Moi, ce que je regrette, c’est le manque d’audace, de courage des États membres qui n’ont pas réussi à constituer une majorité suffisante pour repousser le glyphosate. On a des États membres qui, visiblement, sont en train de nous raconter qu’ils sont opposés à une ré-autorisation de dix ans du glyphosate, mais qui, en vérité, ne l’ont pas exprimé dans leurs votes.

Une abstention, ce n’est pas une opposition !

C’est le ‘en même temps ‘ de ce gouvernement. C’est-à-dire qu’ils sont capables de dire qu’ils ne veulent pas du glyphosate pour dix ans, mais on ne sait pas ce que ça veut dire en vérité. Maintenant, on a une petite idée, ça voulait dire qu’ils n’en voulaient pas pour dix ans, mais qu’ils étaient prêts à en remettre sur une autre durée que celle de dix ans… si on n’en voulait pas sur dix ans, il fallait voter contre lors de cette consultation qui a eu lieu aujourd’hui.

Ce n’est pas du tout ce qu’ils ont fait ! La communication est désastreuse : on ne peut pas dire qu’on voulait s’opposer au glyphosate, dire que la Commission tord le bras aux Européens en imposant dix ans de glyphosate et s’être abstenu au moment du vote ! C’est illisible, ce genre de positionnement… »

Rappelons que l’an dernier, en France, les experts du fonds d’indemnisation des victimes de pesticides ont reconnu un lien de causalité entre les malformations d’un enfant et l’exposition au glyphosate de la mère durant sa grossesse. La famille a été indemnisée et l’a fait savoir en octobre, espérant peser sur les décisions futures de la Commission…
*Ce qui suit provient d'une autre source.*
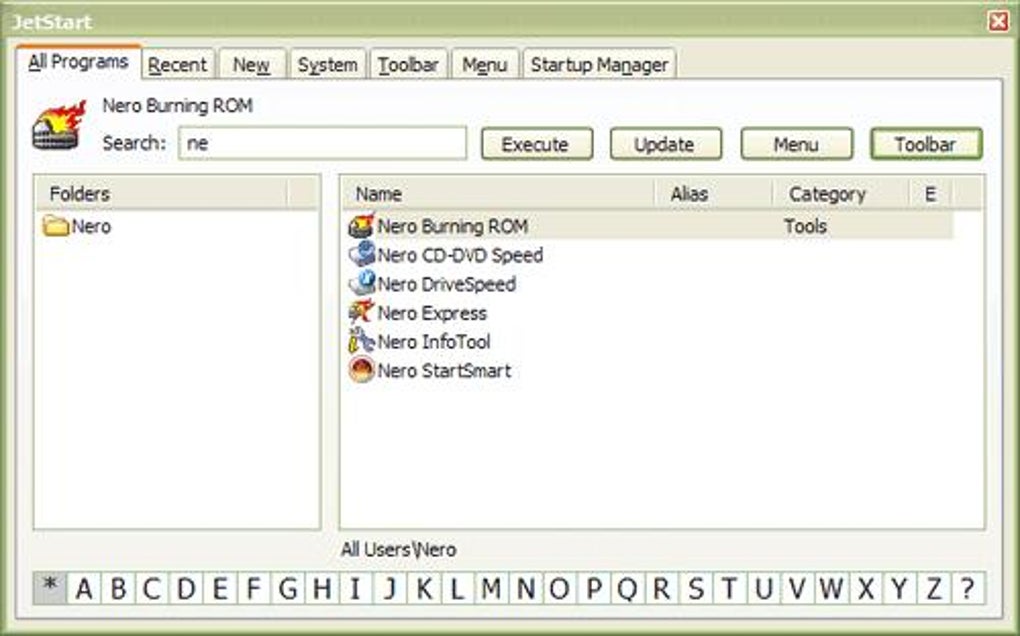 Nero INFOTOOL. Search ROM. Nero Drive Speed. Nero Speed ошибки.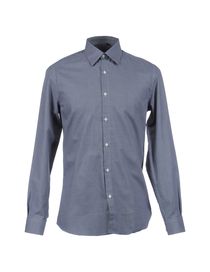 GUIDUCCI - Long sleeve shirt
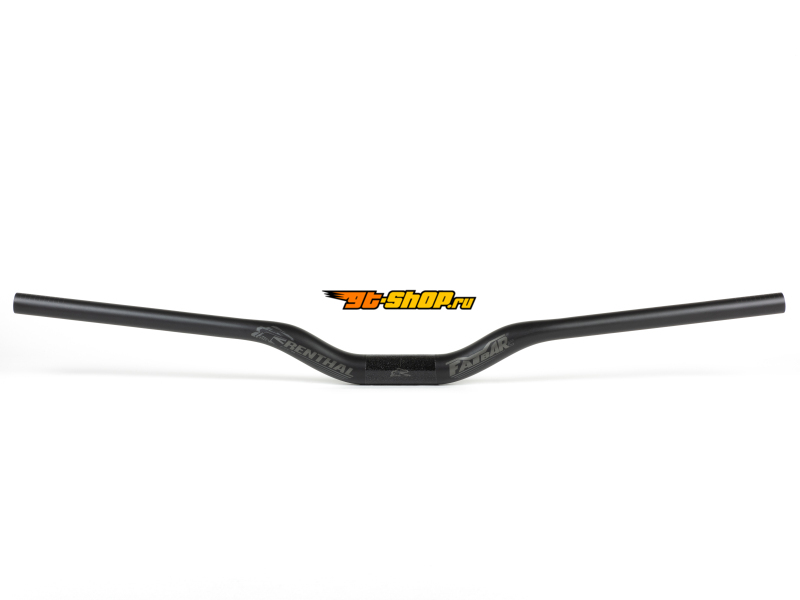 Renthal M155-01-006-01 REN Cycle V3 Fatbar Carbon 35
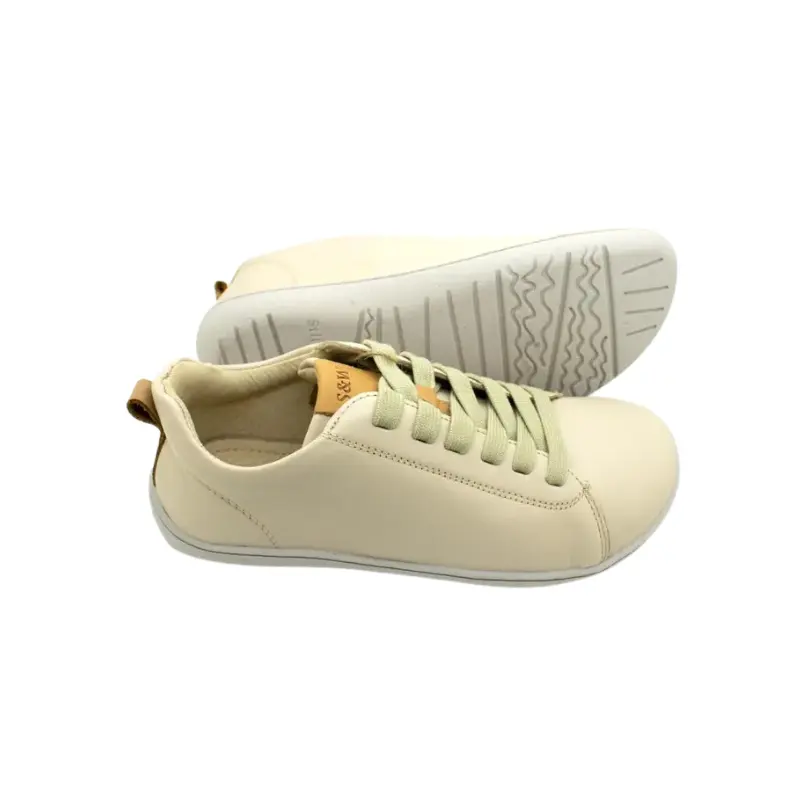 Calzado Barefoot Adultos Stitch & Walk S088-51645 - Imagen 3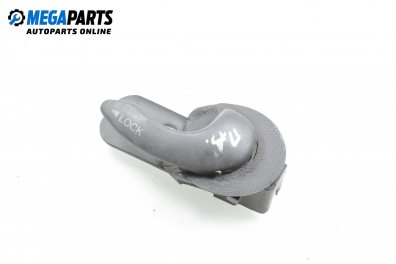 Inner handle for Fiat Palio 1.2, 73 hp, station wagon, 1998, position: front - right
Les pressions du secteur agricole
Pour Martin Dermine, directeur de l’ONG environnementale Pesticide Action Network (PAN) en Europe, cette décision révèle les pressions exercées sur les institutions. « Le glyphosate est l’une des clefs de voûte de l’agriculture intensive et il y a des pressions énormes, tant sur les ministères de l’Agriculture des États membres que sur la Commission européenne.

Il a été démontré qu’une majorité de citoyens européens sont exposés quotidiennement au glyphosate que ce soit dans des zones agricoles ou également par les résidus de pesticides dans les aliments. Et d’autres études ont mis en évidence que l’exposition au glyphosate par les aliments génère une certaine toxicité qui peut entraîner éventuellement des cancers.

Pour l’environnement, il y a des centaines d’études qui mettent en évidence la toxicité des herbicides à base de glyphosate sur l’environnement, notamment les environnements aquatiques. Donc la décision de la Commission [européenne] aujourd’hui est scandaleuse. Clairement, son seul but est de favoriser et de maintenir une agriculture industrielle, toxique pour les citoyens et l’environnement.»